Source data

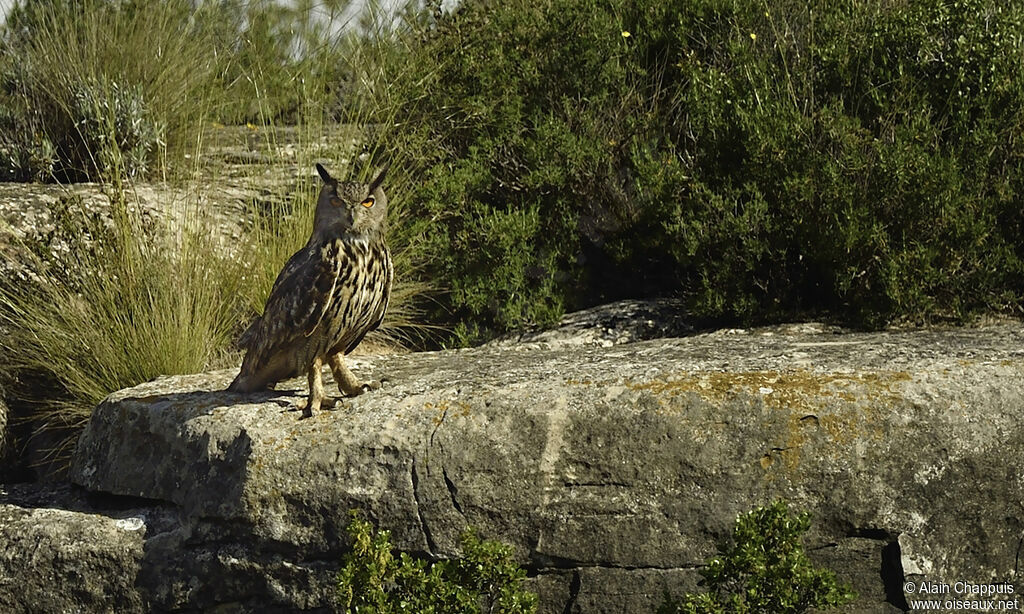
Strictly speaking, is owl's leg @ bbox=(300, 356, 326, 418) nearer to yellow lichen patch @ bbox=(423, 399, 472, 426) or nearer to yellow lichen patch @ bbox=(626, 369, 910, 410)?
yellow lichen patch @ bbox=(423, 399, 472, 426)

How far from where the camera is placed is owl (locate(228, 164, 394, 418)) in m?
3.73

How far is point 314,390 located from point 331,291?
361mm

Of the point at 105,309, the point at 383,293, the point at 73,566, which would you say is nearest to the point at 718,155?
the point at 383,293

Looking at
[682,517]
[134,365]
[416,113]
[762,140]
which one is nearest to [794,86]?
[762,140]

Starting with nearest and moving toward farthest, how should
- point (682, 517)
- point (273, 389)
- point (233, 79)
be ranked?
point (682, 517)
point (273, 389)
point (233, 79)

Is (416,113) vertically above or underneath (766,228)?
above

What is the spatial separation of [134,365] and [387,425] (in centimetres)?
186

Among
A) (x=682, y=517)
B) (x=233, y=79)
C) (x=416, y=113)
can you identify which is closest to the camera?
(x=682, y=517)

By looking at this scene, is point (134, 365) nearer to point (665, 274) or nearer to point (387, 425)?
point (387, 425)

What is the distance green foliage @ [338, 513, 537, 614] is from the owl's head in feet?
3.38

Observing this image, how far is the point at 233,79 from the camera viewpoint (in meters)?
7.55

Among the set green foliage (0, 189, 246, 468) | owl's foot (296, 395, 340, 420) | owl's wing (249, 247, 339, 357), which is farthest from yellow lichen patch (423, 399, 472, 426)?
Answer: green foliage (0, 189, 246, 468)

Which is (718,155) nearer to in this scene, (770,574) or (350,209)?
(350,209)

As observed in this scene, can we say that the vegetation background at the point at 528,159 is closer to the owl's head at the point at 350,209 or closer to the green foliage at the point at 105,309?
the green foliage at the point at 105,309
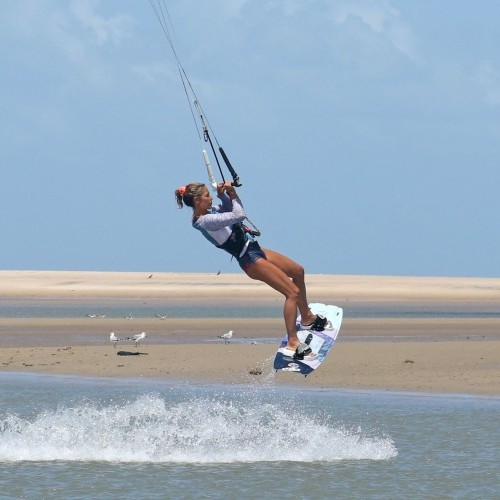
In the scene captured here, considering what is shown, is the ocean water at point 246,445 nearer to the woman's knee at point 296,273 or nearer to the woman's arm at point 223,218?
the woman's knee at point 296,273

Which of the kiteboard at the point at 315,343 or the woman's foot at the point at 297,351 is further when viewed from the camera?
the kiteboard at the point at 315,343

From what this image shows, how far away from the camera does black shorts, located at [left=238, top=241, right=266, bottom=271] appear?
1551 cm

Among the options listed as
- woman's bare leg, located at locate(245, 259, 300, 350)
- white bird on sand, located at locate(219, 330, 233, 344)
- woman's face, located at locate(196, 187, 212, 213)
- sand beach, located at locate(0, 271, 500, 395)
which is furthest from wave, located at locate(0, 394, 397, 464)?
white bird on sand, located at locate(219, 330, 233, 344)

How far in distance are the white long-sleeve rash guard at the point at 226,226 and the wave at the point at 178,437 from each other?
2.83 m

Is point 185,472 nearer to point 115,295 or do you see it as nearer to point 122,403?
point 122,403

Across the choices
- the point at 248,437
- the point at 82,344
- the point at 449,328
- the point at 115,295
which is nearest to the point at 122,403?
the point at 248,437

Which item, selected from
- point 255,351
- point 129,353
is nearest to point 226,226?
point 129,353

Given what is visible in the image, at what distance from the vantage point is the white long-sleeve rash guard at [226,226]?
1494 centimetres

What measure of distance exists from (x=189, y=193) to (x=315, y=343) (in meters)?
2.99

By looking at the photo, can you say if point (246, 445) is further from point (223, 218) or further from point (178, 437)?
point (223, 218)

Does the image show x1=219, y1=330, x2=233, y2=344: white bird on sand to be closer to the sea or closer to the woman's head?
the sea

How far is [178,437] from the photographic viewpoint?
666 inches

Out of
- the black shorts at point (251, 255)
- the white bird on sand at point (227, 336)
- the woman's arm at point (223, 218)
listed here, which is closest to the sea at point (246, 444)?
the black shorts at point (251, 255)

TASK TO COMPLETE. Leave images out of the retyped records; keep all else exact.

CORRECT OUTPUT.
Strictly speaking, is owl's leg @ bbox=(300, 356, 326, 418) nearer to yellow lichen patch @ bbox=(423, 399, 472, 426) or nearer to yellow lichen patch @ bbox=(626, 369, 910, 410)?
yellow lichen patch @ bbox=(423, 399, 472, 426)

How far from where the camera is placed is owl (locate(228, 164, 394, 418)) in m?
3.73

How far is point 314,390 located from point 331,291?
361mm

Of the point at 105,309, the point at 383,293, the point at 73,566, which would you say is nearest to the point at 718,155?
the point at 383,293

Looking at
[682,517]
[134,365]
[416,113]
[762,140]
which one is nearest to [794,86]?
[762,140]

Starting with nearest and moving toward farthest, how should
- point (682, 517)
- point (273, 389)
- point (233, 79)
be ranked?
point (682, 517)
point (273, 389)
point (233, 79)

Is (416,113) vertically above or underneath (766,228)?
above

What is the spatial separation of [134,365] and [387,425] (in centimetres)?
186

Among
A) (x=682, y=517)
B) (x=233, y=79)
C) (x=416, y=113)
can you identify which is closest to the camera?
(x=682, y=517)

By looking at this scene, is point (134, 365) nearer to point (665, 274) or nearer to point (387, 425)?
point (387, 425)

What is the distance green foliage @ [338, 513, 537, 614] is from the owl's head in feet?
3.38

Observing this image, how far is the point at 233,79 from the camera viewpoint (in meters)?
7.55

Among the set green foliage (0, 189, 246, 468) | owl's foot (296, 395, 340, 420) | owl's wing (249, 247, 339, 357), which is farthest from yellow lichen patch (423, 399, 472, 426)?
Answer: green foliage (0, 189, 246, 468)

Which is (718,155) nearer to in this scene, (770,574) or (350,209)?
(350,209)

As observed in this scene, can we say that the vegetation background at the point at 528,159 is closer to the owl's head at the point at 350,209 or closer to the green foliage at the point at 105,309?
the green foliage at the point at 105,309
In the scene captured here, considering what is shown, is the ocean water at point 246,445 nearer to the woman's knee at point 296,273 or nearer to the woman's arm at point 223,218?
the woman's knee at point 296,273

Which of the kiteboard at the point at 315,343 or the woman's foot at the point at 297,351 is further when viewed from the camera?
the kiteboard at the point at 315,343

From what this image shows, how far away from the camera does black shorts, located at [left=238, top=241, right=266, bottom=271] appear?
1551 cm

Among the options listed as
- woman's bare leg, located at locate(245, 259, 300, 350)
- white bird on sand, located at locate(219, 330, 233, 344)
- woman's face, located at locate(196, 187, 212, 213)
- sand beach, located at locate(0, 271, 500, 395)
which is furthest from wave, located at locate(0, 394, 397, 464)?
white bird on sand, located at locate(219, 330, 233, 344)

How far in distance are the white long-sleeve rash guard at the point at 226,226 and the wave at the point at 178,437 from each other?
2.83 m

Is point 185,472 nearer to point 115,295 or do you see it as nearer to point 122,403?
point 122,403

Across the choices
- the point at 248,437
- the point at 82,344
- the point at 449,328
- the point at 115,295
which is nearest to the point at 122,403?
the point at 248,437

Which item, selected from
- point 255,351
- point 129,353
is nearest to point 226,226?
point 129,353

Given what is visible in the image, at what distance from the vantage point is the white long-sleeve rash guard at [226,226]?
1494 centimetres

What measure of distance exists from (x=189, y=193) to (x=315, y=343) (in meters)?
2.99

By looking at the photo, can you say if point (246, 445) is further from point (223, 218) or further from point (178, 437)?
point (223, 218)

Does the image show x1=219, y1=330, x2=233, y2=344: white bird on sand to be closer to the sea or closer to the woman's head?
the sea

How far is [178,437] from the photographic viewpoint?
666 inches

Out of
- the black shorts at point (251, 255)
- the white bird on sand at point (227, 336)
- the woman's arm at point (223, 218)
listed here, which is closest to the sea at point (246, 444)?
the black shorts at point (251, 255)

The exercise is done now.